◆ Instructions for the task
The response is to be the full listing, set down exactly.

◆ Record excerpts
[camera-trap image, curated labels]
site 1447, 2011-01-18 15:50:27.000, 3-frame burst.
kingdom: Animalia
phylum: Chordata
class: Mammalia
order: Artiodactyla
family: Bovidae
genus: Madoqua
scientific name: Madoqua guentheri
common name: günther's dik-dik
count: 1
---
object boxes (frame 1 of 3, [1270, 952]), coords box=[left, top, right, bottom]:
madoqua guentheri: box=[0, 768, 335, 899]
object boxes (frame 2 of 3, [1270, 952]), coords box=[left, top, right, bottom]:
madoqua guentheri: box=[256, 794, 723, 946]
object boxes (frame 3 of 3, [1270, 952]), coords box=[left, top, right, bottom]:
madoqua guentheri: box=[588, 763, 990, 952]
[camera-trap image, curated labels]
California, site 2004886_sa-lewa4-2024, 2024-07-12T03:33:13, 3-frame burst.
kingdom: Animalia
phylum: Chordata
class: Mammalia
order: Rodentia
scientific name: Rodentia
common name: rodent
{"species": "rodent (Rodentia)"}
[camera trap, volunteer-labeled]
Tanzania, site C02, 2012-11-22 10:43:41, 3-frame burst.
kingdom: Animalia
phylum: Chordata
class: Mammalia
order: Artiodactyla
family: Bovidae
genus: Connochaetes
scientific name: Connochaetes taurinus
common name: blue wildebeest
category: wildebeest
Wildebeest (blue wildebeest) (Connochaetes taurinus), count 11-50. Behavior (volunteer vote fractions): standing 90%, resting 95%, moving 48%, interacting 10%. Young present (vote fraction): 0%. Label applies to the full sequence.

◆ Response to the exercise
[camera-trap image, curated labels]
site 1447, 2011-01-18 15:50:27.000, 3-frame burst.
kingdom: Animalia
phylum: Chordata
class: Mammalia
order: Artiodactyla
family: Bovidae
genus: Madoqua
scientific name: Madoqua guentheri
common name: günther's dik-dik
count: 1
---
object boxes (frame 1 of 3, [1270, 952]), coords box=[left, top, right, bottom]:
madoqua guentheri: box=[0, 768, 335, 899]
object boxes (frame 2 of 3, [1270, 952]), coords box=[left, top, right, bottom]:
madoqua guentheri: box=[256, 794, 723, 946]
object boxes (frame 3 of 3, [1270, 952]), coords box=[left, top, right, bottom]:
madoqua guentheri: box=[588, 763, 990, 952]
[camera-trap image, curated labels]
California, site 2004886_sa-lewa4-2024, 2024-07-12T03:33:13, 3-frame burst.
kingdom: Animalia
phylum: Chordata
class: Mammalia
order: Rodentia
scientific name: Rodentia
common name: rodent
{"species": "rodent (Rodentia)"}
[camera trap, volunteer-labeled]
Tanzania, site C02, 2012-11-22 10:43:41, 3-frame burst.
kingdom: Animalia
phylum: Chordata
class: Mammalia
order: Artiodactyla
family: Bovidae
genus: Connochaetes
scientific name: Connochaetes taurinus
common name: blue wildebeest
category: wildebeest
Wildebeest (blue wildebeest) (Connochaetes taurinus), count 11-50. Behavior (volunteer vote fractions): standing 90%, resting 95%, moving 48%, interacting 10%. Young present (vote fraction): 0%. Label applies to the full sequence.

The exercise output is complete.